Our Stop(47)



Maybe she doesn’t care anyway. Maybe she never showed. Maybe she’s there, and already being chatted up by the barman, or one of the guys from the corner table out with his fancy City-boy friends.

Daniel looked around and nodded. ‘It looks great, Mum.’ And it did. His mother had always prided herself on a pristine home. A pristine, very floral and chintzy home.

I shouldn’t have left.

‘No! No, it doesn’t!’ she insisted. ‘Because Henry is gone! I never got around to doing the car. I left Henry out by the bin and I thought I’d do it tomorrow, and then that became the day after and the day after, and the truth is, I couldn’t really be arsed, so he sat out there for maybe a week, and today I needed to vacuum the house, and I went to get him and he’s gone.’

Daniel stood up and went towards the front door. He felt his frustration at having had to leave his date leaking into how he was talking to his mother. He hated that version of himself: even as a teenager he’d talked to both of his parents with respect. That was how he was raised.

‘I’m sure he’s not, Mum. Where would he have gone?’

‘Stolen! I bet he’s been stolen!’

Daniel put his shoes back on and went outside to look by the bins, and when he couldn’t see the hoover there, he looked in the bin.

‘You’re not looking anywhere I haven’t already!’ His mother sank down to sit on the doorstep. ‘Oh, Danny,’ she said, her bottom lip wobbling again. ‘Right before he met you at the pub, on the day he … on that day, we had such a big fight. He said no way was I to buy a new hoover, and I thought he was being a tight bastard, and got mad. And he’ll think … well, I’ll bet he thinks I’ve done it on purpose!’

Daniel wandered back over to his mum. ‘He doesn’t think that, Mum. He doesn’t think anything. He’s …’

‘Oh, I know he’s dead. But he’s here. Watching over us all. And he’ll be all crossed arms and big angry scowl thinking I “lost” –’ his mother made air quotes in front of her face ‘– Henry, and with him gone I thought I’d get away with it.’

‘Mum, your husband has died and your hoover smelled bad. I think you’re allowed a new one.’

‘So you don’t believe me either!’

‘Either?’

‘First your father, and now you!’ She pulled a tissue from the pocket of her dress and blew her nose. She was back to talking hysterically, her words all tumbling over each other. ‘Well, I’m telling you, Henry was out here by the bins, and now he isn’t. He’s been stolen and it wasn’t my fault.’

Daniel dropped down on the outdoor step beside his mother. He didn’t say anything, but knocked his knee against hers as a sign of solidarity. She was officially nuts, but he didn’t mind. He was half in love with a woman he’d never met and wrote to via the newspaper because he thought his dad would like it. He could understand his mother feeling strongly about the vacuum cleaner on his dead dad’s behalf too.

He hoped he hadn’t upset Nadia. He hoped that maybe she hadn’t even turned up at all, and so had no idea he’d stood her up. It would have sucked if he’d stayed there, though, and been the one to have been stood up. But he’d rather that than her, waiting, alone, thinking he didn’t care.

After a while, his mother said, ‘I miss the miserable bugger.’

Daniel smiled. ‘I know, Mum. Me too.’

‘I wake up in the middle of the night and think he’s gone for a wee, and I wait for him to come back to bed. And then I remember.’

‘I know.’

‘And I feel … angry. I’m so mad at him for dying.’
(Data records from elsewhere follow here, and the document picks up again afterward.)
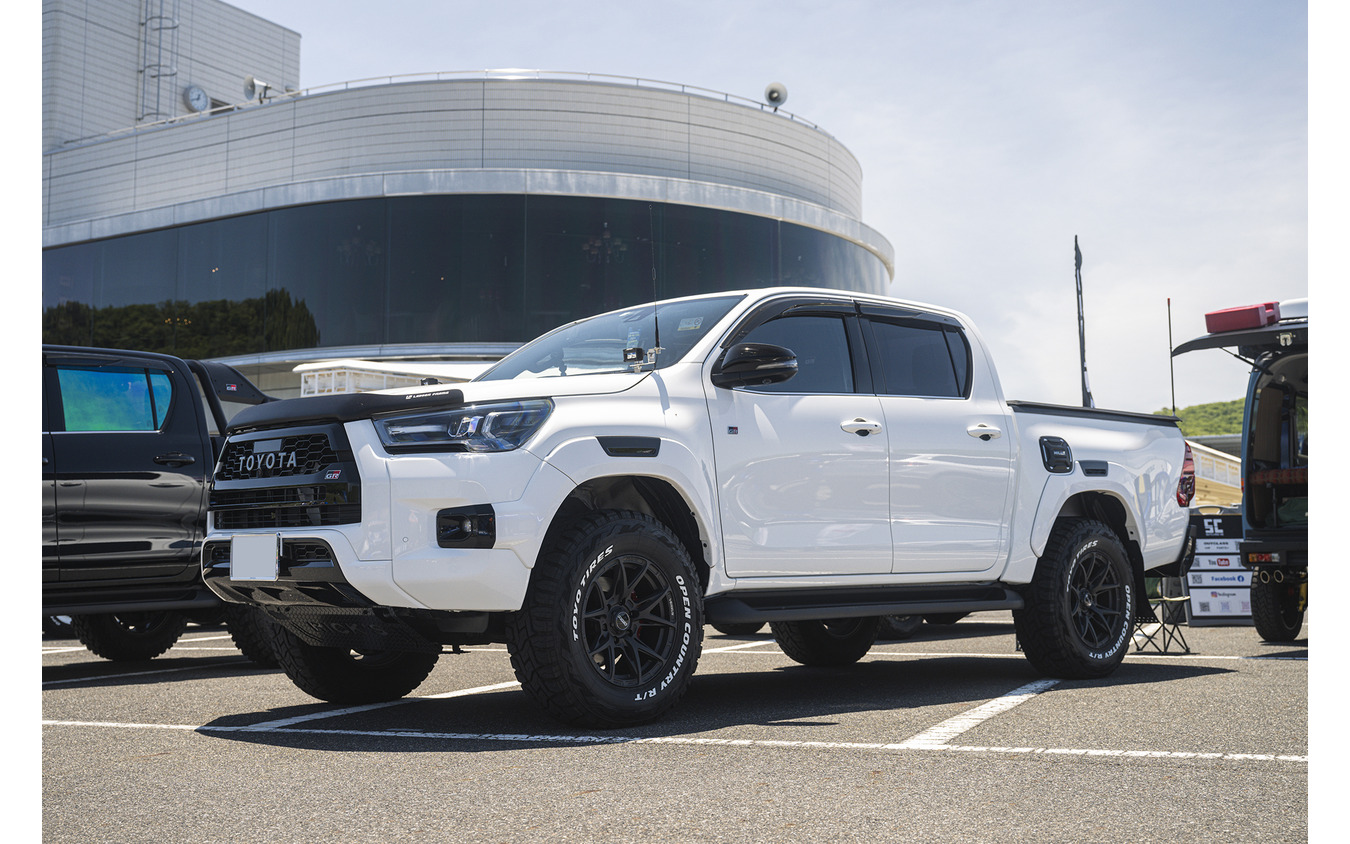 オープンカントリー…TOYO TIRES FAN MEETING2024
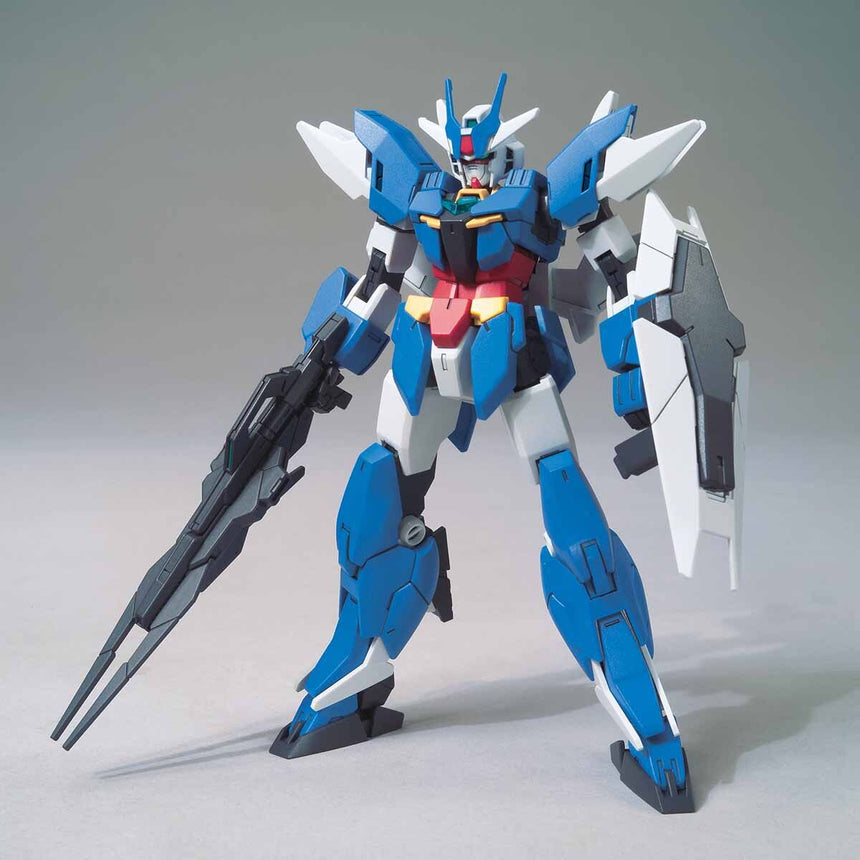 HGBD:R #001 Earthree Gundam
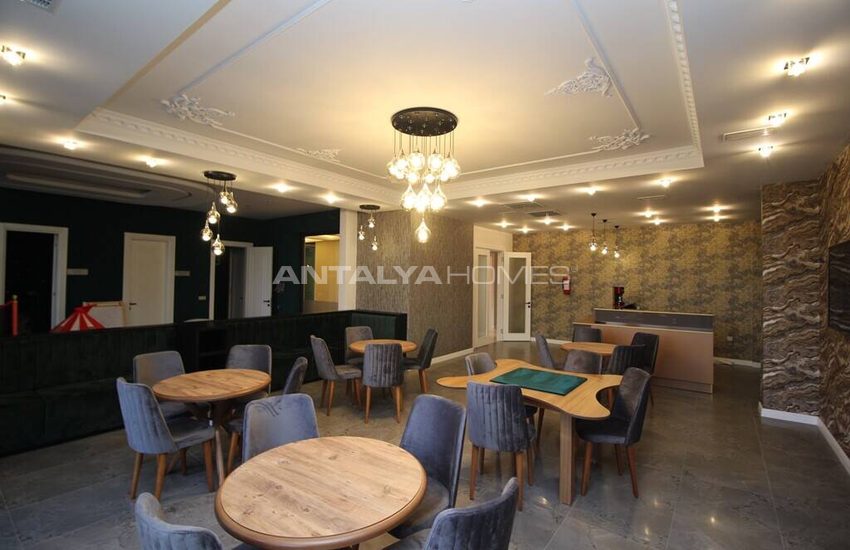Nouveaux Appartements À Alanya Liés À La Nature 13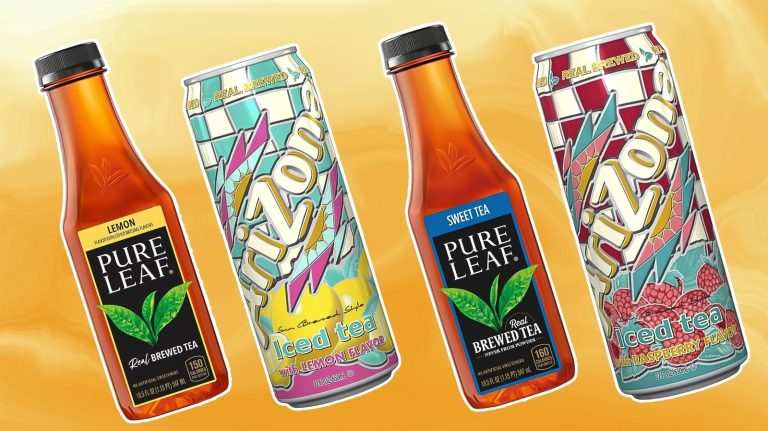 Pure Leaf vs. AriZona: Which Brand Offers the Best Iced Tea?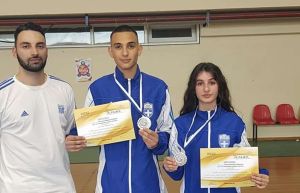 Ολοκληρώθηκε το  2°  προκριματικό  πρωτάθλημα  ΤΑΕΚΒΟΝΤΌ  στην Θεσσαλονίκη   για τους    αθλητές της Μακεδονικής Δύναμης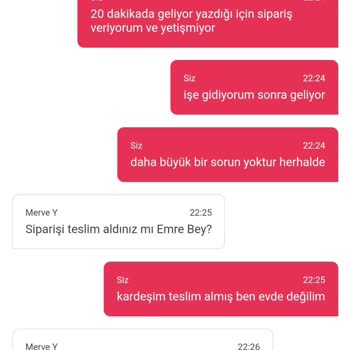 Yemeksepeti Asılsız Bilgi Ve Müşteri Hizmetlerinin İş Bilmezliği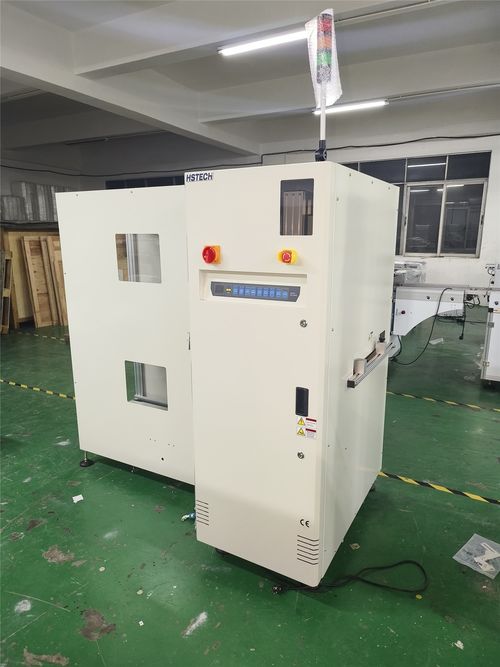 บล็อกบริษัทล่าสุดเกี่ยวกับ การประกอบปลาย PCB magazine unloader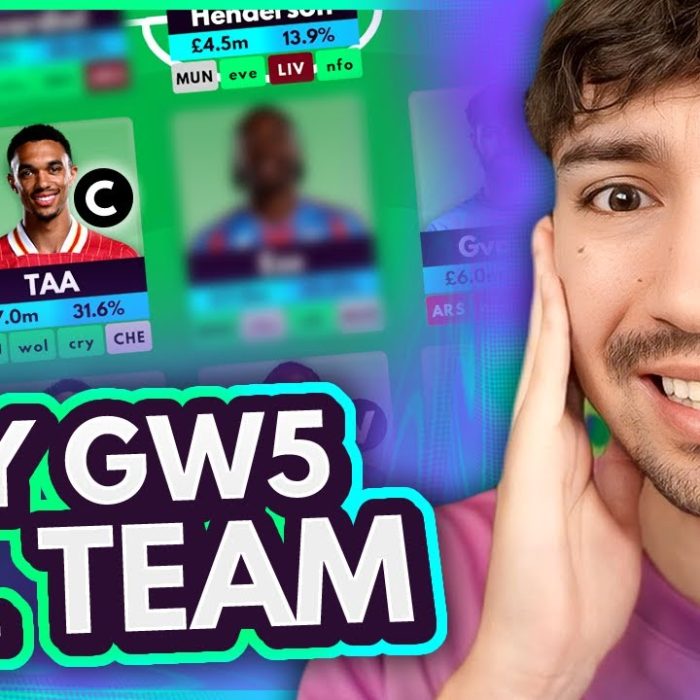 FPL GW5 TEAM SELECTION | Isak Replacements! 🤕 | Gameweek 5 Squad, Transfers & Captain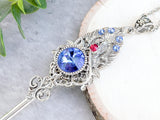 Arcane Guardian Skeleton Key Necklace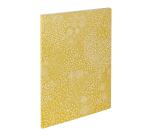 Jardin des Sens, Cahier piqué cousu fil A4 21 x 29,7 cm, 96 pages, ligné + marge, ass.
‘I know,’ Daniel said sadly.

‘I want to scream and shout at somebody. But at who? The bloody scrap man who probably nicked the hoover?’

‘Ahhhh,’ said Daniel. ‘The scrap man. Yes. If Henry was out here for a week that would make sense.’

‘Yeah,’ his mum said.

Daniel reached out his arm to give her a squeeze.

‘I know it’s awful. You don’t deserve this. You don’t deserve to be without him.’

He didn’t realize until his voice cracked that he was crying too. Big tears rolled down his face, matching his mother’s. She’d stopped crying until she looked up at her son, and the pair of them sat in the late evening sun, partly laughing at their big display of emotion, and partly continuing to sob, mother and son united in the grief of missing the man of their lives, wondering how they might carry on without him.

Daniel was glad he’d come after all. It was just the two of them now. They were a team. They needed each other.





28


Nadia


‘Anyone sitting here?’

Nadia looked up to see a tall, red-headed man with a crooked smile. He was gesturing at the seat beside her. Nadia’s second wine glass was empty and the bar had filled up around her. The spot beside her was the only empty seat. How long had she been sitting there? Long enough to drink two large glasses of white wine, she realized.

‘Yes, yes, of course,’ said Nadia, remembering her manners.